SHORT EXERCISE: Please output the rows as a two-column CSV with the headers "text" and "answer", one line per row, running from the start of the rows through the line containing "3. the man's hand at (971,782)". Put each row's text and its answer in one quoted field each, with line breaks replaced by spaces.

Spatial questions about scenes:
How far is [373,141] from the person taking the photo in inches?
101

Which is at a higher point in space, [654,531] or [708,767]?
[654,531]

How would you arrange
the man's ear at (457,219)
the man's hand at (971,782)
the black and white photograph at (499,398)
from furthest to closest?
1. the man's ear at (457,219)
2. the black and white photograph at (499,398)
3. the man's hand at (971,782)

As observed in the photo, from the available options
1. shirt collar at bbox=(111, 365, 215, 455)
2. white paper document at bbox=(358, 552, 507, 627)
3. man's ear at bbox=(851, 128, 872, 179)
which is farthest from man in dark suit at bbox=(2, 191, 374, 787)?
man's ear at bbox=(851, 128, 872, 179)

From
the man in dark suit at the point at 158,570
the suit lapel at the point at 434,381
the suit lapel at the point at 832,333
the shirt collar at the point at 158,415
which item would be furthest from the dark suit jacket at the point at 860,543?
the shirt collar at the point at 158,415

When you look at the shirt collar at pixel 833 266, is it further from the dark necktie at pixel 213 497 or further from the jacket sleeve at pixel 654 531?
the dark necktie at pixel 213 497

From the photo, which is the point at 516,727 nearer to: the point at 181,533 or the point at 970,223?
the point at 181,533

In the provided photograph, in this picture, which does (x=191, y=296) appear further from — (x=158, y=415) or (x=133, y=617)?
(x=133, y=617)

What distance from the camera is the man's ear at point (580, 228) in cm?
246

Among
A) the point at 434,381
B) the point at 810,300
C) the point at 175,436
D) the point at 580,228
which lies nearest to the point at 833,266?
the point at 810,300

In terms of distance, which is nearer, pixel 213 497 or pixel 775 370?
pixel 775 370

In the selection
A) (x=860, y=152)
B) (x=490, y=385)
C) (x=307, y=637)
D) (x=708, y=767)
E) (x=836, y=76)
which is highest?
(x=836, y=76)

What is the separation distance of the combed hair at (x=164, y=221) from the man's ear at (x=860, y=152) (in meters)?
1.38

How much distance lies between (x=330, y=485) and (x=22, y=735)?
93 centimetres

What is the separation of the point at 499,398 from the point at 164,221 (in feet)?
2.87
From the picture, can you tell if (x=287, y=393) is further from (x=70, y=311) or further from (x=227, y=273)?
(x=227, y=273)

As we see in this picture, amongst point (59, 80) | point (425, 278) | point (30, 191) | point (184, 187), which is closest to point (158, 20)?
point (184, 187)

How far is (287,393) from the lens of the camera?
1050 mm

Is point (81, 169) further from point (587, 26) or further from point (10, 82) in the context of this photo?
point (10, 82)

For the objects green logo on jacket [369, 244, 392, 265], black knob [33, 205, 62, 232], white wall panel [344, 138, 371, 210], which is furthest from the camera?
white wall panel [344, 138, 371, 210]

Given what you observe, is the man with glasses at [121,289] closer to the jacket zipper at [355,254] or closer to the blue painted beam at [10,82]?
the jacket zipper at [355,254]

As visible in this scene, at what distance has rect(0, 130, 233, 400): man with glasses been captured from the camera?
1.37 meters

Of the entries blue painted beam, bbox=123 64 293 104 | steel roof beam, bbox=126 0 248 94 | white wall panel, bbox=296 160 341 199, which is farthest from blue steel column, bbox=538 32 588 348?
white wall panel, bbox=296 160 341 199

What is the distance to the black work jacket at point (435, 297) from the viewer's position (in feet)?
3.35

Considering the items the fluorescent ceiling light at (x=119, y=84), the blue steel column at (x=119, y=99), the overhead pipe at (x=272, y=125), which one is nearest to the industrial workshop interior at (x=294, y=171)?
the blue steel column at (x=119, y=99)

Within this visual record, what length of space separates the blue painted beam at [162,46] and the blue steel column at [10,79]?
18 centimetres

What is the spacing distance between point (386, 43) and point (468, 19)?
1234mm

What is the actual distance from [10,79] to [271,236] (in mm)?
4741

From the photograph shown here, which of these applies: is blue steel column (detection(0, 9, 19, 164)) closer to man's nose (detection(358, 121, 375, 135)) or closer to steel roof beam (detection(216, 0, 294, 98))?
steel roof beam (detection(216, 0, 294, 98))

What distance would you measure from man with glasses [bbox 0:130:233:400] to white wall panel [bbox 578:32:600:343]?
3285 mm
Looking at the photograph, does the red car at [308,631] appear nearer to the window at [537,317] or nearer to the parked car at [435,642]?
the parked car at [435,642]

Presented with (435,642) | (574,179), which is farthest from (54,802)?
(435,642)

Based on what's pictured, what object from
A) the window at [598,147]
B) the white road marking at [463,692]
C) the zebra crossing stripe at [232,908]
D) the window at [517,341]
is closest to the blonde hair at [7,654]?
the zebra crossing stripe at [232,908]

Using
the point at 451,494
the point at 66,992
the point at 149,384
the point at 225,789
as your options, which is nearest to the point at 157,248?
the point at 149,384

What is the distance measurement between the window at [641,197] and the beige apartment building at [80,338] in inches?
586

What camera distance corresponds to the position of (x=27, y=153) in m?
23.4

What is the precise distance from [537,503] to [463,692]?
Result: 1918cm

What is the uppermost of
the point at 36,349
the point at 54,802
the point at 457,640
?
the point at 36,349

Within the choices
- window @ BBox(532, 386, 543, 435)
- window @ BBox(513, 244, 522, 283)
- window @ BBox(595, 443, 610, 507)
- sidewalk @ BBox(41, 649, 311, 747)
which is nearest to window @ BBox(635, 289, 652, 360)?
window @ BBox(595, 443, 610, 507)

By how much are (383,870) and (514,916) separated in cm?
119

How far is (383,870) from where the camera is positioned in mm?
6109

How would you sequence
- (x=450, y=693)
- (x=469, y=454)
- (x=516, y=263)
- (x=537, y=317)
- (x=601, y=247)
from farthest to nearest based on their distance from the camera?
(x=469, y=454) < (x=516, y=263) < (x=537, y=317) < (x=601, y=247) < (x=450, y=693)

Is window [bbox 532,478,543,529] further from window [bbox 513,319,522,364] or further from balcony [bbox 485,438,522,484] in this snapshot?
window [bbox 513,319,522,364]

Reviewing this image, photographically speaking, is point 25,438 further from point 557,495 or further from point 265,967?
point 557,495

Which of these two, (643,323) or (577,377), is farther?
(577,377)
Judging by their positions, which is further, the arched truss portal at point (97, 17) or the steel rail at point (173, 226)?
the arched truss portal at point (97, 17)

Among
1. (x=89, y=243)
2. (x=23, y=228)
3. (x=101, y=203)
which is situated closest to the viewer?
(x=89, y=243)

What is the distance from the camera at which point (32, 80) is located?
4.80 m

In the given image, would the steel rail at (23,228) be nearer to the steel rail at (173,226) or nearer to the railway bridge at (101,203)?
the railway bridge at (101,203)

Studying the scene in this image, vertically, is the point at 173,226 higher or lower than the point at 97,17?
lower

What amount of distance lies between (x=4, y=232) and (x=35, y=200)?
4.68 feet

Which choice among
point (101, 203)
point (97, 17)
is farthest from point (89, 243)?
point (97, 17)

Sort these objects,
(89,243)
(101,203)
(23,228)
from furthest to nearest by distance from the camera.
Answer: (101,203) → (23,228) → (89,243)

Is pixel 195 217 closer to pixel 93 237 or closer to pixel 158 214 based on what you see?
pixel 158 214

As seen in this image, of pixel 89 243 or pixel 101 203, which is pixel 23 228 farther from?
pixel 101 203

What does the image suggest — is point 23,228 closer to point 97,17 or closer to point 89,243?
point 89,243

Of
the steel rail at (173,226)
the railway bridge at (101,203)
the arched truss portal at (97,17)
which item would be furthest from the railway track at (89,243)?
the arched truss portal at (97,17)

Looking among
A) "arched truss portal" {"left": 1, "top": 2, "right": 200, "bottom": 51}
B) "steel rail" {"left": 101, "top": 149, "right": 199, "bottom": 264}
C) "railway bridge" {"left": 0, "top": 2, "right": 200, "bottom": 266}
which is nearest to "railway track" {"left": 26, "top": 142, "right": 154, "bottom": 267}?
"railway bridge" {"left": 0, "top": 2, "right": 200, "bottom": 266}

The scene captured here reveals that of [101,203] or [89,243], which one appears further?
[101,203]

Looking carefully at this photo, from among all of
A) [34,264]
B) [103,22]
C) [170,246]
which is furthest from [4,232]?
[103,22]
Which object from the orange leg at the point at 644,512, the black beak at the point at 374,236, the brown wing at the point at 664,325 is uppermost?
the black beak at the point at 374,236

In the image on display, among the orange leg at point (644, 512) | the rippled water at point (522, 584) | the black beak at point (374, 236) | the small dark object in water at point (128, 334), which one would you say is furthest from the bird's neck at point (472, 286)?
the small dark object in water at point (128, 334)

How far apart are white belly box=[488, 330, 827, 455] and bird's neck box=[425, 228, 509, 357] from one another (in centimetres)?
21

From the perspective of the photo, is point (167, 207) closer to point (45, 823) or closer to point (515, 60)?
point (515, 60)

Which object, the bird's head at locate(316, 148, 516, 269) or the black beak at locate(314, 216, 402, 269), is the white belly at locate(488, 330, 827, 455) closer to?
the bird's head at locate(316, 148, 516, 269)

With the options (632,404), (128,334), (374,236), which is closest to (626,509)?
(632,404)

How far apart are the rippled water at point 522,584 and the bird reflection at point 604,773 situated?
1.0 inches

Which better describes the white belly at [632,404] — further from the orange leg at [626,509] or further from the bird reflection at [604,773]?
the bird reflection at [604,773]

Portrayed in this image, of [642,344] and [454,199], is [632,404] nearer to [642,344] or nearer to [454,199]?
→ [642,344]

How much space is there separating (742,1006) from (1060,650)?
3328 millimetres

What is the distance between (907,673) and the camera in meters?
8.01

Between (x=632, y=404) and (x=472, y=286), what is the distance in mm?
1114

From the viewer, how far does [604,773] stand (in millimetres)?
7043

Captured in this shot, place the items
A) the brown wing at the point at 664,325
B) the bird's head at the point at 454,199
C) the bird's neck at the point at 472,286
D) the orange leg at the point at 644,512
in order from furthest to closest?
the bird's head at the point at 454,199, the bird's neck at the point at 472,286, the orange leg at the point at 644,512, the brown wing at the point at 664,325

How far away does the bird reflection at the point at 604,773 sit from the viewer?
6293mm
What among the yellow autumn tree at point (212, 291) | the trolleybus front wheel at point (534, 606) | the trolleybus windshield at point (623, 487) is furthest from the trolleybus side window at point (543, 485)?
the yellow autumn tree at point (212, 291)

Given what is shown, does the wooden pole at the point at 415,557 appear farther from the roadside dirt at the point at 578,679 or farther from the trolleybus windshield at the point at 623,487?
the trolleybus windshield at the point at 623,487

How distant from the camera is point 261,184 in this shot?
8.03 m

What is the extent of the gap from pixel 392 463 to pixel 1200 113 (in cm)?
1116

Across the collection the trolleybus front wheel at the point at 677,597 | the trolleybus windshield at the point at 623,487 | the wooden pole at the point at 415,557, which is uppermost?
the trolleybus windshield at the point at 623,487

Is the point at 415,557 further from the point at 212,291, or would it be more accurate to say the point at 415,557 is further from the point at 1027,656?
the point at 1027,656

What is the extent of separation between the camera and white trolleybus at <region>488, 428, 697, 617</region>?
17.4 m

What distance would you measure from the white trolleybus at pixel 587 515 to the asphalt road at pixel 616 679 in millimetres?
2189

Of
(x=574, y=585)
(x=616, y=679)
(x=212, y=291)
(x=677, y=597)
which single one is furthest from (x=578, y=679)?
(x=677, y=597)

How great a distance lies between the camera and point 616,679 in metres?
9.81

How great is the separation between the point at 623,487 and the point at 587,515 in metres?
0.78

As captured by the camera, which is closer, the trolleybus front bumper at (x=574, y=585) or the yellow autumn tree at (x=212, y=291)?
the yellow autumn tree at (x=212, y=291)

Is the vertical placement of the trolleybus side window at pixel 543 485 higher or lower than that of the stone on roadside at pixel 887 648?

WRITTEN ANSWER:
text,answer
"How far is [373,141] from the person taking the photo in inches?","101"
"Which is at a higher point in space, [654,531] or [708,767]?","[654,531]"
"How would you arrange the man's ear at (457,219) the man's hand at (971,782) the black and white photograph at (499,398) from furthest to closest?","1. the man's ear at (457,219) 2. the black and white photograph at (499,398) 3. the man's hand at (971,782)"